MAHKEMESİ : Trabzon Bölge Adliye Mahkemesi 1. Hukuk Dairesi

SAYISI : 2024/296 E., 2024/478 K.

KARAR : Bozmaya uyularak hüküm tesisi

Taraflar arasında İlk Derece Mahkemesinde görülen ve istinaf incelemesinden geçen karşılıklı boşanma davalarında verilen karar hakkında yapılan temyiz incelemesi sonucunda, Dairece Bölge Adliye Mahkemesi kararının bozulmasına karar verilmiştir.

Bölge Adliye Mahkemesince bozmaya uyularak yeniden yapılan yargılama sonucunda; her iki boşanma davasının kabulü ile tarafların boşanmalarına ve fer'îlerine karar verilmiştir.
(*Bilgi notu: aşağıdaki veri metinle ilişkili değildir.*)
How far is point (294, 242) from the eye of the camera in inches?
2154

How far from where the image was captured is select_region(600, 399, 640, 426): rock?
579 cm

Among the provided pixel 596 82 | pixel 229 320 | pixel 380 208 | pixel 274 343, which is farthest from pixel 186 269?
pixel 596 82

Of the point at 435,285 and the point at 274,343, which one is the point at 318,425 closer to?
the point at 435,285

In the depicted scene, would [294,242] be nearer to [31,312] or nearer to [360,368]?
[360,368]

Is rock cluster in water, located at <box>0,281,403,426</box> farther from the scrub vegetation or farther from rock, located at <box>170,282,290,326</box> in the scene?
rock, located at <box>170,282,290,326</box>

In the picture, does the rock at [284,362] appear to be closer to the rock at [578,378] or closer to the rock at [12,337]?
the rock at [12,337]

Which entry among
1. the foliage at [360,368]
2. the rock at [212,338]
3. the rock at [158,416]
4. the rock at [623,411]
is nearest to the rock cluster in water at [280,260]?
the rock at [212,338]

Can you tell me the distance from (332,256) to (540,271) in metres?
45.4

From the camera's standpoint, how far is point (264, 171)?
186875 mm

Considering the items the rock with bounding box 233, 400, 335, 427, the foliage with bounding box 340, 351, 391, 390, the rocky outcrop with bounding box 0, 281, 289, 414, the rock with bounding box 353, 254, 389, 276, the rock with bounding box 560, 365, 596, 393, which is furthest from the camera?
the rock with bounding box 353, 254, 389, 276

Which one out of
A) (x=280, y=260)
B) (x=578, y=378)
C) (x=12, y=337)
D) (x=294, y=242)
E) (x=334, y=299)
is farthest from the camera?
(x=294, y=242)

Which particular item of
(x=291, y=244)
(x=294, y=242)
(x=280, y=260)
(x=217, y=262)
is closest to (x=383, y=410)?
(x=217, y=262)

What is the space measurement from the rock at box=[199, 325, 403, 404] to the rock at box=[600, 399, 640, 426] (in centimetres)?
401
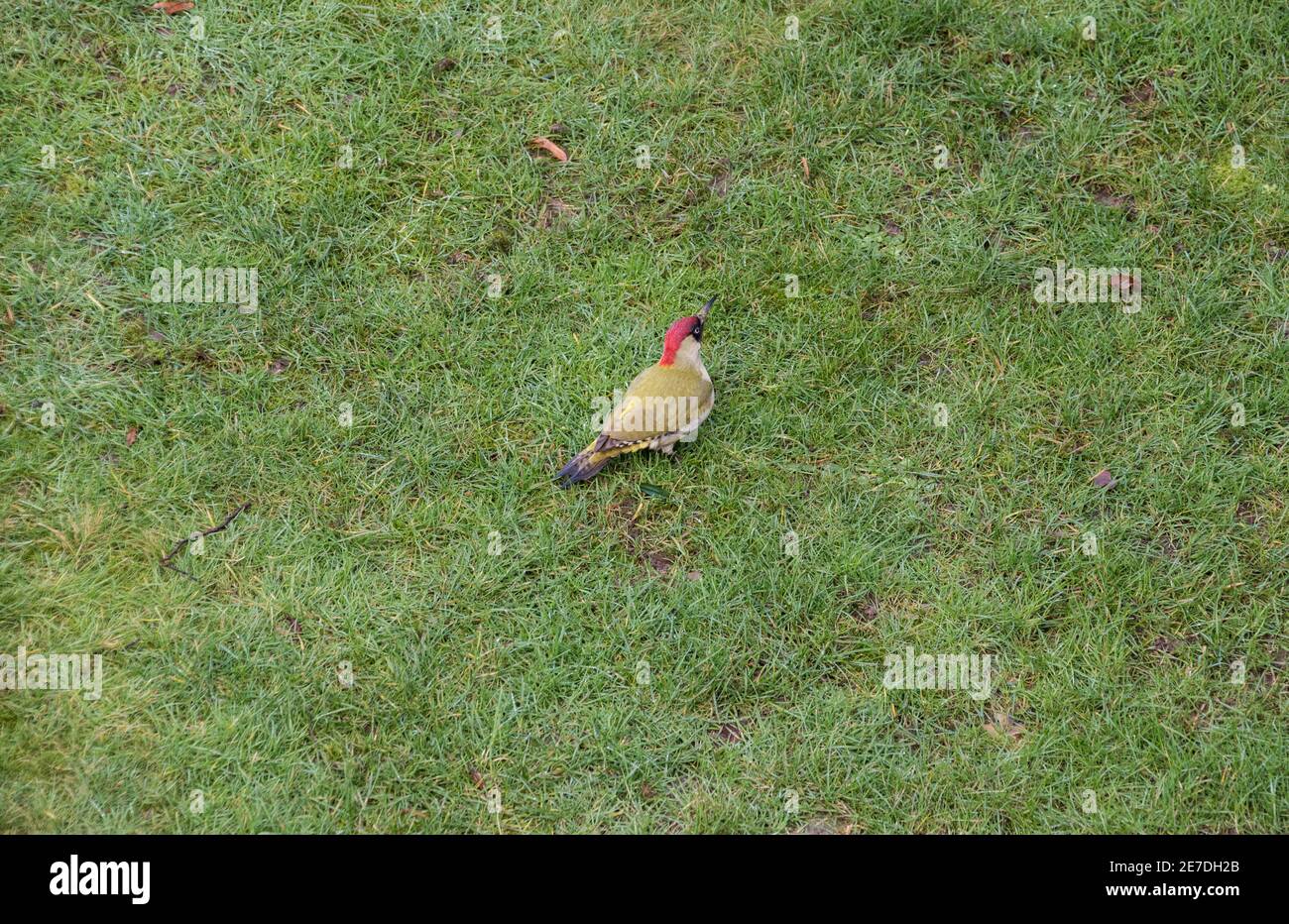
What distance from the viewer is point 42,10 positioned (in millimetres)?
6445

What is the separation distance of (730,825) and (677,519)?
5.04 feet

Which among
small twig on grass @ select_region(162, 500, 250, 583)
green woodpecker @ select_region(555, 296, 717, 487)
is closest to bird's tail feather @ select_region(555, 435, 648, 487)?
green woodpecker @ select_region(555, 296, 717, 487)

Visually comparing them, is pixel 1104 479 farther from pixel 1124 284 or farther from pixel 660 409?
pixel 660 409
Bölge Adliye Mahkemesi kararı davalı-karşı davacı erkek vekili tarafından temyiz edilmekle; kesinlik, süre, temyiz şartı ve diğer usul eksiklikleri yönünden yapılan ön inceleme sonucunda, temyiz dilekçesinin kabulüne karar verildikten ve Tetkik Hâkimi tarafından hazırlanan rapor dinlendikten sonra dosyadaki belgeler incelenip gereği düşünüldü:

I. DAVA

Davacı-karşı davalı kadın vekili dava, cevaba cevap (karşı davada cevap) dilekçelerinde özetle; erkeğin kendisine hakaret ve tehdit içeren sözler kullandığını, kendisine şiddet uygulamaya çalıştığını, aşağılayıcı cümleler kullandığını, erkeğin kendisinden önce evlendiğini bilmediğini, bu durumun erkeğe karşı tüm güvenini sarstığını belirterek, bu nedenle 4721 sayılı Türk Medeni Kanunu’nun (4721 sayılı Kanun) 166 ncı maddesinin birinci fıkrası uyarınca evlilik birliğinin sarsılması nedeniyle tarafların boşanmalarına ortak çocuğun velâyetinin anneye verilmesine, ortak çocuk yararına aylık 2.500,00 TL, kadın yararına aylık 4.000,00 TL nafakaya, 50.000,00 TL manevî, 85.000,00 TL maddî tazminatın ve konutun yarı değerinin tarafına ödenmesine, 40.000,00 TL altın bedelinin fazlaya ilişkin hakkı saklı kalmak kaydı ile dava tarihinden işleyecek yasal faiz ile birlikte erkekten alınarak kadına ödenmesine karar verilmesini talep ve dava etmiştir.

II. CEVAP

Davalı-karşı davacı erkek vekili cevap, karşı dava dilekçesinde özetle; kadının müvekkiline hakaret ettiğini, müvekkilinin ailesi ile görüşmek istemediğini, kadının müvekkiline küfür ettiğini, onur ve haysiyeti zedeleyici sözler sarfettiğini, erkeğin aşırı maddîyatçı bir insan olduğunu, müvekkilin ailesine iyi bir yaşam sunmak için gece gündüz demeden çalıştığını, kadının hiçbir görev ve yükümlülüğünü yerine getirmediğini belirterek asıl davanın reddine, karşı davanın kabulü ile evlilik birliğinin sarsılması nedeniyle tarafların boşanmalarına, velâyetin babaya verilmesine, ortak çocuk yararına aylık 500,00 TL tedbir nafakasına, kararın kesinleşmesinden sonra iştirak nafakası olarak devamına, 50.000,00 TL maddî tazminata, 50.000,00 TL manevî tazminata karar verilmesini talep ve dava etmiştir.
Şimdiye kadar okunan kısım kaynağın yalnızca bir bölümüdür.